## Extracted data
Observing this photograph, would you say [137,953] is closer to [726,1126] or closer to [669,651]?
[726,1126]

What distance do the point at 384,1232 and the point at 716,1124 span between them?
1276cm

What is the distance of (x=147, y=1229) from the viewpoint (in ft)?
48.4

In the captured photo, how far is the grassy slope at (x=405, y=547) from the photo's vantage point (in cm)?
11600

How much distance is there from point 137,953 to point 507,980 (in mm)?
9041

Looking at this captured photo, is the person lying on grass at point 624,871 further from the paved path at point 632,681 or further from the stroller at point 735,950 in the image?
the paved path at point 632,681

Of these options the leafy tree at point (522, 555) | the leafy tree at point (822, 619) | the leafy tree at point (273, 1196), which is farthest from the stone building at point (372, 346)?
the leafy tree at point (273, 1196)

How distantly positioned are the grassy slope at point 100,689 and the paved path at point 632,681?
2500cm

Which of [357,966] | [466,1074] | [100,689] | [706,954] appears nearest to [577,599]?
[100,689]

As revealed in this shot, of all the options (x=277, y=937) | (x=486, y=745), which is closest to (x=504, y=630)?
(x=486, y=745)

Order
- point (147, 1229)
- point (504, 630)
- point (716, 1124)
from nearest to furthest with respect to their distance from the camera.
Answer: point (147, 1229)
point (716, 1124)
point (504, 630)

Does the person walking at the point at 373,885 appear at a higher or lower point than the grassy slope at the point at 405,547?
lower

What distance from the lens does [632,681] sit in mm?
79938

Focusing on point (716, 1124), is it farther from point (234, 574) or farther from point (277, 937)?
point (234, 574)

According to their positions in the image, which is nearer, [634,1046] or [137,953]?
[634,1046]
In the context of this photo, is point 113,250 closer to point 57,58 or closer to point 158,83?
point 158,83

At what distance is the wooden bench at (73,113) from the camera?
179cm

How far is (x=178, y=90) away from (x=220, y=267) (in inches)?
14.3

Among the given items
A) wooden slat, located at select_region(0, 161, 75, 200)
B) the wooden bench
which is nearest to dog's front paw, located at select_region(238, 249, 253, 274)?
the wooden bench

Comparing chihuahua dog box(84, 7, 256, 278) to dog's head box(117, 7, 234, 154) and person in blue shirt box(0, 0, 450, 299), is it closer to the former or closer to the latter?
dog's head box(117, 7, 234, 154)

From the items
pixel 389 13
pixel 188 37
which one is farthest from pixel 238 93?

## Instructions for the task
Repeat, without changes, every line from the one that contains "Does the person" through the final line of the data.

## Response below
Does the person walking at the point at 373,885 appear at a higher or lower point than the grassy slope at the point at 405,547?
lower

What distance from the lens does [632,681] sit in mm?
79938

Focusing on point (716, 1124), is it farther from point (234, 574) or farther from point (277, 937)?
point (234, 574)

According to their positions in the image, which is nearer, [634,1046] or [137,953]?
[634,1046]
In the context of this photo, is point 113,250 closer to point 57,58 or closer to point 158,83?
point 158,83

At what distance is the wooden bench at (73,113) from the camera?
179cm

How far is (x=178, y=90) away from (x=220, y=267) (in inches)?
14.3

Among the given items
A) wooden slat, located at select_region(0, 161, 75, 200)
B) the wooden bench
which is nearest to dog's front paw, located at select_region(238, 249, 253, 274)?
the wooden bench

Comparing chihuahua dog box(84, 7, 256, 278) to dog's head box(117, 7, 234, 154) and person in blue shirt box(0, 0, 450, 299), is it closer to the former or closer to the latter?
dog's head box(117, 7, 234, 154)

From the items
pixel 389 13
pixel 188 37
which one is farthest from pixel 238 93?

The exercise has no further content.